■ STATED TASK ■
Pick out every line in the records below that contains the word "closest" and copy each one out in full.
--- BEGIN DATA TO PROCESS ---
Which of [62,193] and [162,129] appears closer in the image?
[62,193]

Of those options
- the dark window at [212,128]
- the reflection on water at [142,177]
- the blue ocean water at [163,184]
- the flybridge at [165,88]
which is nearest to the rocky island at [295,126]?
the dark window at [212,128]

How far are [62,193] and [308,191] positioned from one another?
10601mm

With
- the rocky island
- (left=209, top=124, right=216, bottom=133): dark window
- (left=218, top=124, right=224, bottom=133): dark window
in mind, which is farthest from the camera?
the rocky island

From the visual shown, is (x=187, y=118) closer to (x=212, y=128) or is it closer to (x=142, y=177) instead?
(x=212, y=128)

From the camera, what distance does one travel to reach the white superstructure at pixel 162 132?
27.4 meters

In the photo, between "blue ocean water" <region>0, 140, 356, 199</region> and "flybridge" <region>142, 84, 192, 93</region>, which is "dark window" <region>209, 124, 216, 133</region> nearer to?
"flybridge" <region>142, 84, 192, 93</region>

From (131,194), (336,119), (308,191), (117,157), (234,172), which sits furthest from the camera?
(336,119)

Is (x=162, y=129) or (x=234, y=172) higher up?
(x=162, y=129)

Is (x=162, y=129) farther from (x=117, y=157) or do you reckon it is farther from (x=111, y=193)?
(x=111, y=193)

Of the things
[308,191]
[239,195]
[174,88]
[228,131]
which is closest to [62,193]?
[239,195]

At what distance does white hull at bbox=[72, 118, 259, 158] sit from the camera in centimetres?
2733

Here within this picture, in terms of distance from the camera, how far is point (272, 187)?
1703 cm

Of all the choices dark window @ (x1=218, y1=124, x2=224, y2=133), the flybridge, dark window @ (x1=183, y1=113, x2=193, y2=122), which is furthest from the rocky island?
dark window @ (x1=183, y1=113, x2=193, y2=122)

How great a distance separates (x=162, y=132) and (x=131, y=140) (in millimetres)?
--- END DATA TO PROCESS ---
--- BEGIN DATA TO PROCESS ---
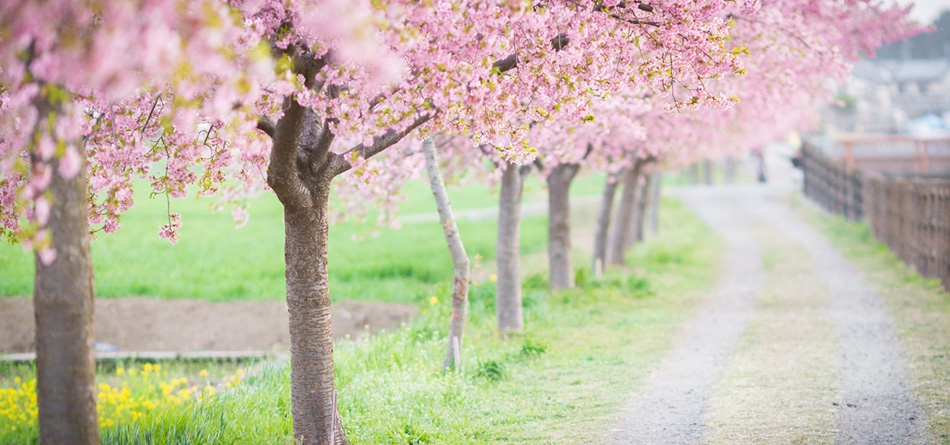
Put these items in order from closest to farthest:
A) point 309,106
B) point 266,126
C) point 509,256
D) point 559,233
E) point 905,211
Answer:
--- END DATA TO PROCESS ---
■ REPLY ■
which is closest to [62,193]?
Put these items in order from closest to farthest:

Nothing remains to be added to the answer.